Real example — Manus masks tools instead of removing them. Tool definitions stay in context (preserving KV-cache) but logits are masked so the agent can’t select irrelevant tools. During a browser phase, browser_click() is allowed but shell_run() is masked.

Technique 3: Context Quarantine (Multi-Agent Isolation)
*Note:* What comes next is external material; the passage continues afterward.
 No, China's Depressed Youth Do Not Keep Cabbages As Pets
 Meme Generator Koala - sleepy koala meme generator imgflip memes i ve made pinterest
Category: ISOLATE context Fixes: Poisoning, Distraction

Split work across sub-agents, each with its own clean context:

        ┌──────────────────────────────────┐
        │        LEAD AGENT                 │
        │  (high-level plan + synthesis)    │
        │  Context: plan + summaries only   │
        └──────────┬───────────────────────┘
               │          │        │
       ┌───────▼──┐ ┌────▼─────┐ ┌▼──────────┐
       │ SubAgent │ │ SubAgent │ │ SubAgent   │
       │ "Search" │ │ "Analyze"│ │ "Code"     │
       │          │ │          │ │            │
       │ Own tools│ │ Own tools│ │ Own tools  │
       │ Own ctx  │ │ Own ctx  │ │ Own ctx    │
       └────┬─────┘ └────┬─────┘ └─────┬─────┘
            │             │             │
            ▼             ▼             ▼
        1-2K token    1-2K token    1-2K token
         summary       summary       summary
            │             │             │
            └─────────────┼─────────────┘
                          ▼
              Lead agent receives only
              compressed summaries
              (clean, focused context)

Real example — Anthropic multi-agent researcher: LeadResearcher (Opus) + SubAgents (Sonnet). Each sub-agent explores with fresh context. No cross-contamination. Lead agent only sees distilled results. Trade-off: uses ~15x more tokens total, but each individual context is clean and focused.

Technique 4: Context Pruning (Remove the Junk)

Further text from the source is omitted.